Tuesday, March 30, 2010

3-30-10 The Constitution

This isn't really one of those controversial subjects, at least not as much so as my last few posts. I took AP Government in high school and learned a lot about America's governing document as well as some court cases that help it shape our legal system. The thing is, that is rare knowledge today. Not a lot of young people (or older people) opt to learn about the Constitution, and then when something huge like health care reform happens, they all scream "This is unconstitutional!" When, really, it's not. Those words alone are the siren call of the uneducated, angry American, who, more often than not, is conservative. I have called things unconstitutional before, because they actually are. I wrote a paper about the water-boarding of prisoners at Guantanamo bay and how it was unconstitutional based on previous court cases involving non-citizens, as well as the Geneva Convention. Turns out Obama outlawed it in January 2009, a year after I wrote the paper.

So what about health care reform? Is there a chance that all the people calling it unconstitutional are right, and that it will be repealed in the future? I highly doubt it. Thanks to Facebook, the average conservative's opinion on health care is incredibly obvious to me. I've seen people say things like "The government can't make me pay MORE taxes for that!" and "We have a constitutional right to freedom!" or "What if I don't want health care? Obama shouldn't decide for me!" I hope whoever reads this can plainly see the error in the first two "arguments" against the legality of health care. If not, allow me to elucidate.

So, Mr. Joe Sixpack, the government can't make you pay taxes? Especially not if the money goes to undeserving other people? I suppose welfare and social security are completely foreign concepts, then. And, the government really can tax you for whatever they want. Thanks to the Boston Tea Party (and I don't mean that tea party for religious wingnuts who have no idea what the actual Tea Party was) which was a reaction to Britain government placing a tax on tea in America. Though the authoritative relationship between England and the Colonies was questionable at the time in that America was becoming bit of a rebellious teenager to Mother Britain, Americans agreed that they shouldn't be taxed by a government that did not directly represent them. Although a few people in 2010 may feel their government doesn't represent them, they do. American citizens voted for the senators and representatives who vote on and occasionally draft bills that the President must sign or has already proposed in order to be enacted. The entire basis of our representative government is that our Legislative branch acts in the best interest of their electorate. If you don't like your senator, maybe you should go out and vote next election.
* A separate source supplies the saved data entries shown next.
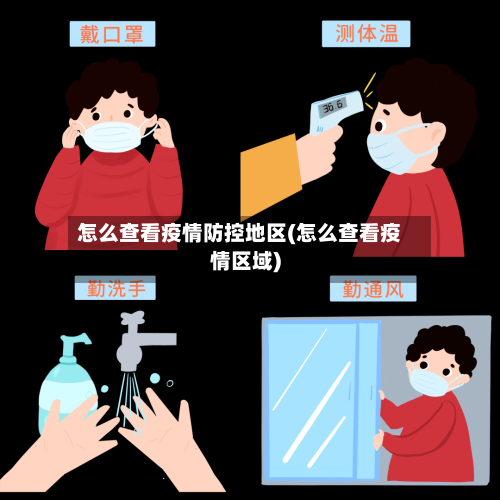 戴口罩

测体温

36.6

怎么查看疫情防控地区(怎么查看疫情区域)

勤洗手

勤通风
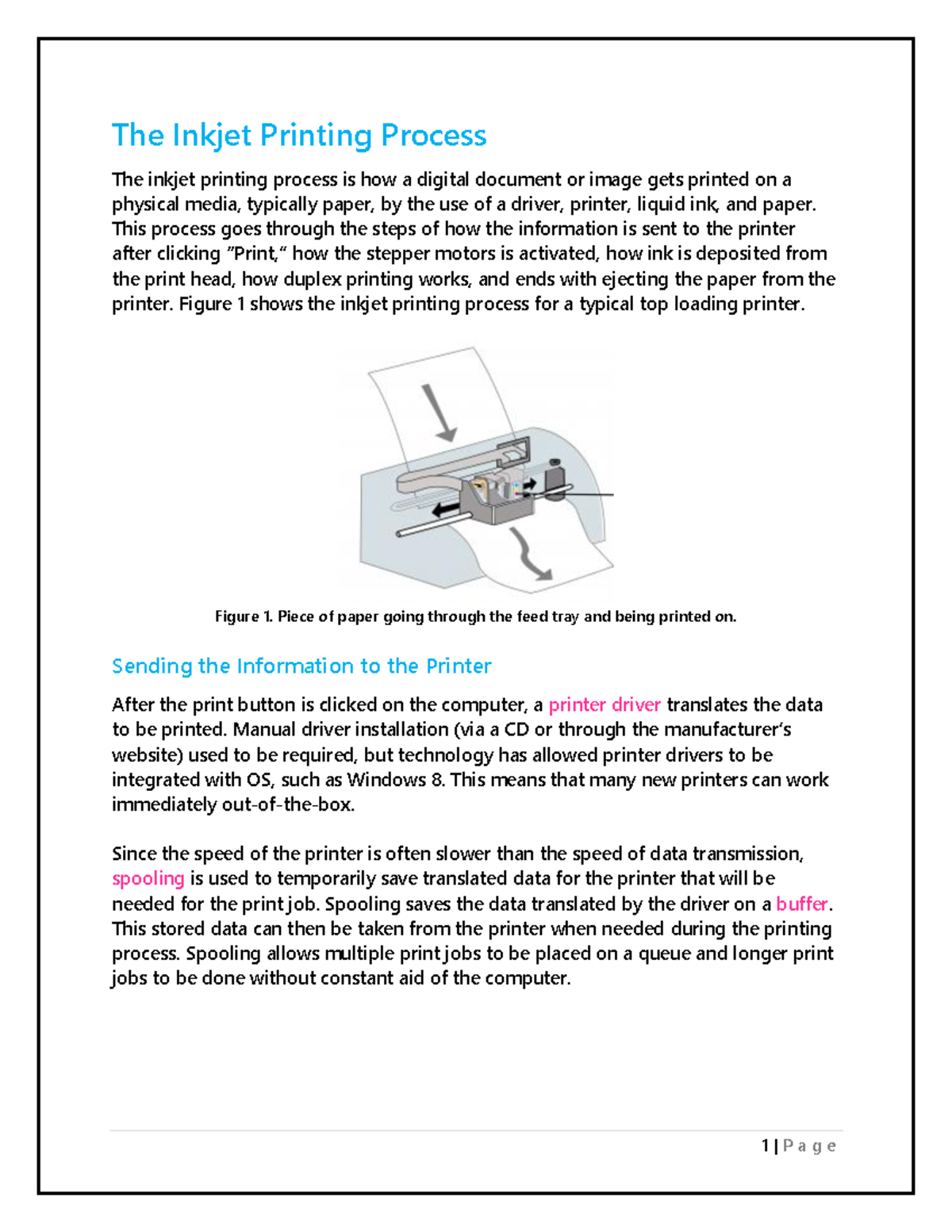 The Inkjet Printing Process

The inkjet printing process is how a digital document or image gets printed on a physical media, typically paper, by the use of a driver, printer, liquid ink, and paper. This process goes through the steps of how the information is sent to the printer after clicking "Print," how the stepper motors is activated, how ink is deposited from the print head, how duplex printing works, and ends with ejecting the paper from the printer. Figure 1 shows the inkjet printing process for a typical top loading printer.

Figure 1. Piece of paper going through the feed tray and being printed on.

Sending the Information to the Printer

After the print button is clicked on the computer, a printer driver translates the data to be printed. Manual driver installation (via a CD or through the manufacturer's website) used to be required, but technology has allowed printer drivers to be integrated with OS, such as Windows 8. This means that many new printers can work immediately out-of-the-box.

Since the speed of the printer is often slower than the speed of data transmission, spooling is used to temporarily save translated data for the printer that will be needed for the print job. Spooling saves the data translated by the driver on a buffer. This stored data can then be taken from the printer when needed during the printing process. Spooling allows multiple print jobs to be placed on a queue and longer print jobs to be done without constant aid of the computer.

1 | P a g e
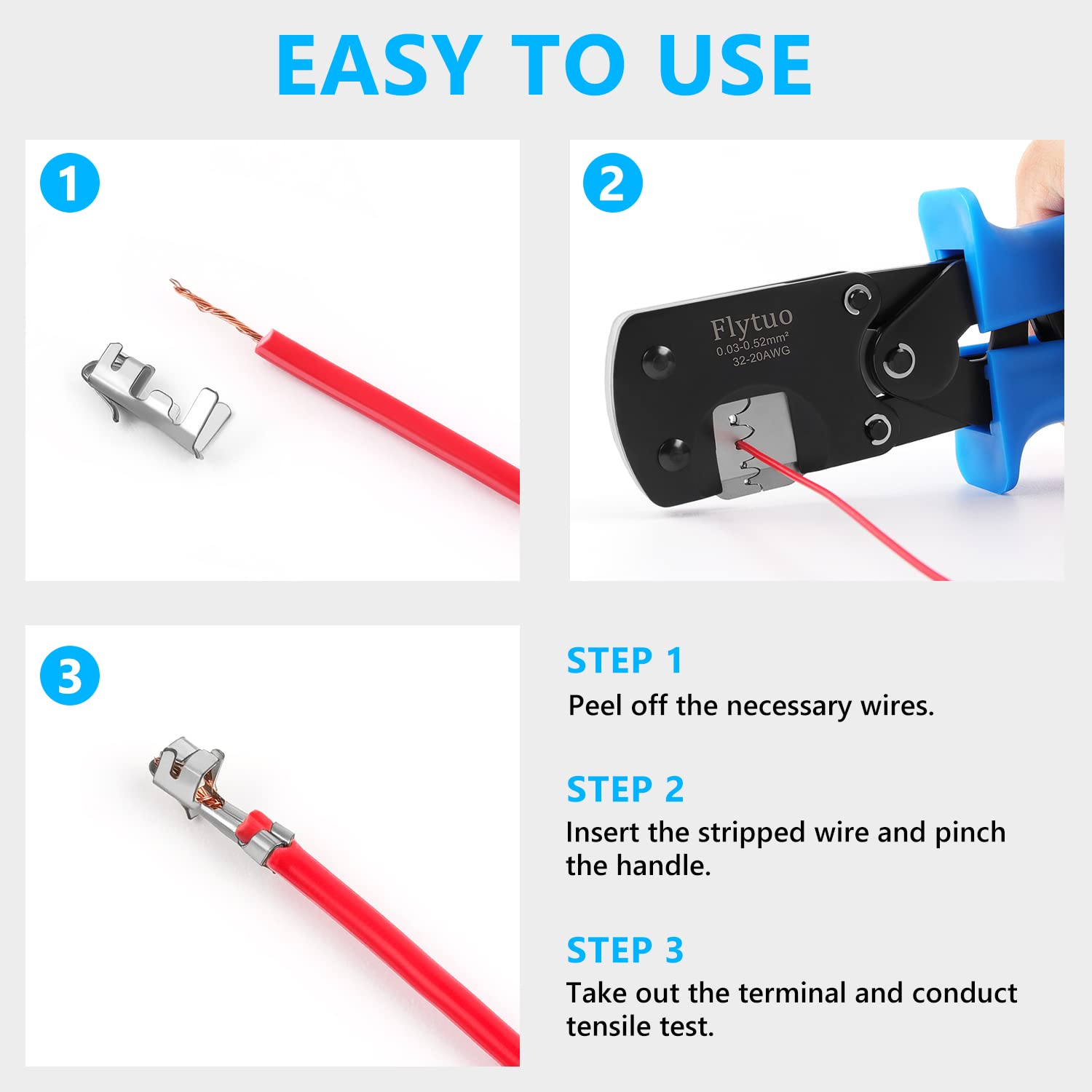 EASY TO USE

1

2

Flytuo
0.03-0.52mm²
32-20AWG

3

STEP 1
Peel off the necessary wires.

STEP 2
Insert the stripped wire and pinch the handle.

STEP 3
Take out the terminal and conduct tensile test.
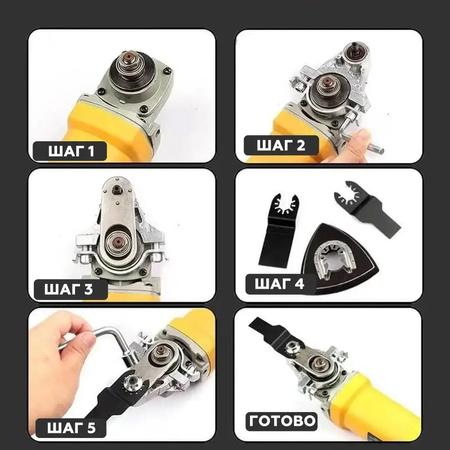 ШАГ 1

ШАГ 2

ШАГ 3

ШАГ 4

ШАГ 5

ГОТОВО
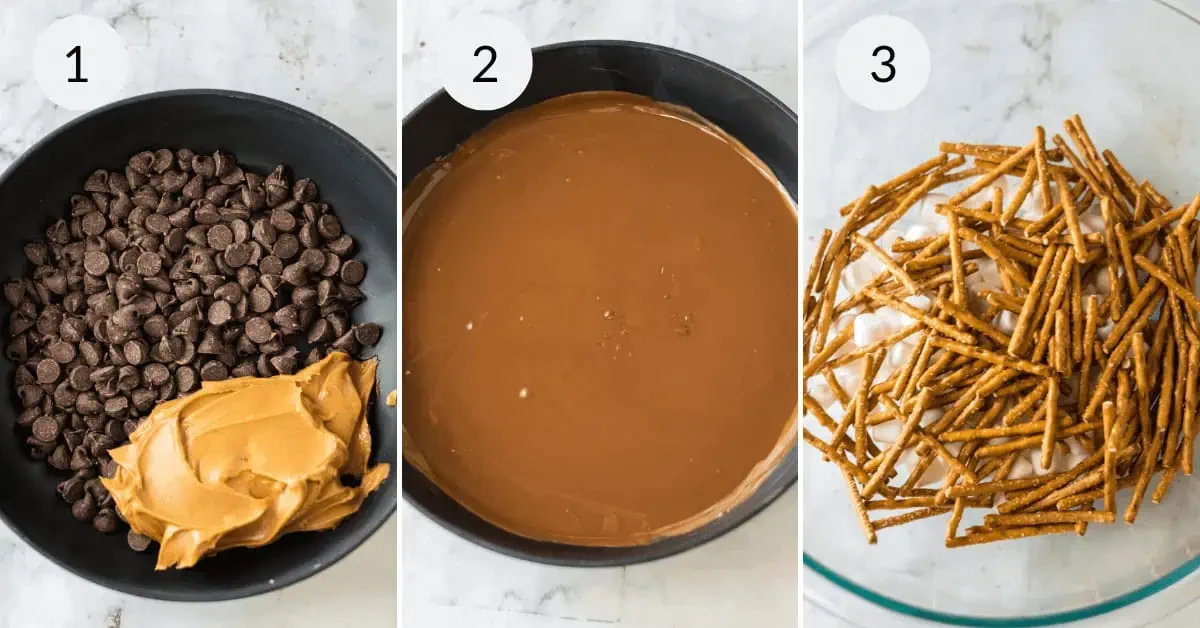 1

2

3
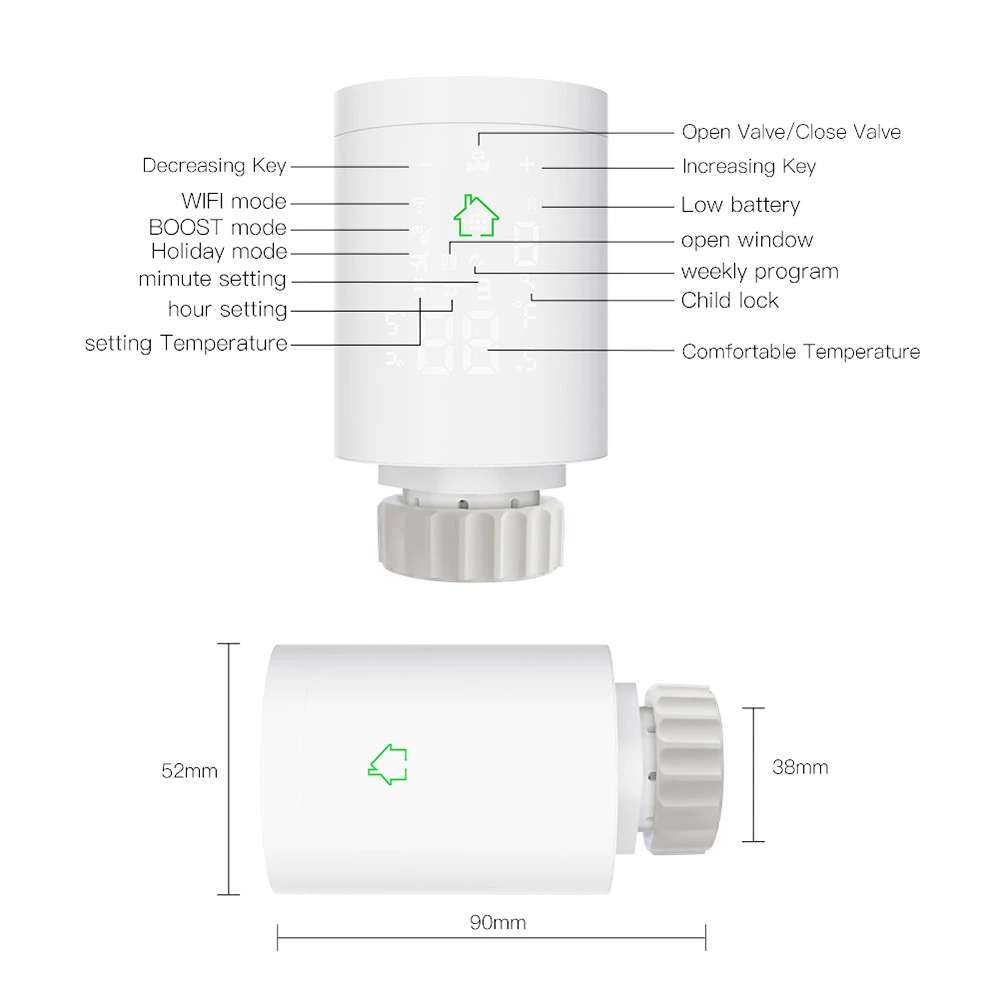 Decreasing Key
WIFI mode
BOOST mode
Holiday mode
mimute setting
hour setting
setting Temperature

Open Valve/Close Valve
Increasing Key
Low battery
open window
weekly program
Child lock
Comfortable Temperature

52mm
38mm
90mm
In summary, as long as a bill for taxation of things is passed in the House, Senate and signed by the President, they can take your money for whatever they want.

Argument number two, freedom. Apparently, we have a constitutional right to it. This is either an uneducated statement or a vast generalization of the specific freedoms granted to us by the First Amendment. They are Freedom of/from Religion, of speech, press, petition, and assembly. If we had "a constitutional right to freedom," there would be absolute anarchy in the USA, which, after a long enough cycle of chaos and danger, would loop back around to forming a basis for a government according to John Locke's Second Treatise of Government. According to this theory, in a state of anarchy people will begin to fear for the safety of their unalienable rights and will give up certain powers and make crude laws to protect them. This, of course, can go on and expand to full-blown Democratic or Parliamentary government.
That's not important. Even if we did have a constitutional right to "freedom," which is a very broad term, I'm not entirely sure that health care reform is encroaching upon it.

And then there are people who just don't want health care and feel they are being forced into unnecessary spending. This may be the one argument I have very little to say about, but only through thinking in selfish, Lockean manner. If one, as James Madison said, extend the sphere and begin thinking in a classical republican manner, the realization should be that one's fellow man is being neglected. Now I must point out that the term 'classical republican' is in no way a contrived jab at conservatives or the republican party, but is in fact a theory of government most well documented by Plato. In essence, the classical republican theory explains that in a democratic setting men will work together and make sacrifices not for himself, but for the preservation of his country and his fellows. This can also be summed up by taking a few words from Star Trek II: "The needs of the many outweigh the needs of the few. Or the one." Health care reform, in this sense, is a very classically republican piece of legislation. The people of the nation pay a small amount so that everyone can afford to go to the doctor.

One last reason my Facebook friends are getting upset over this thing is that it funds elective abortions. Instead of making this entry twice as long I suggest you read my previous post for my stance on that whole mess.

Now I would like to present some facts on the health care bill, but doing so would basically be plagiarizing this Huffington Post article. This article presents the bill in a very straightforward manner, and I will leave it to you to form your own, hopefully informed, opinions.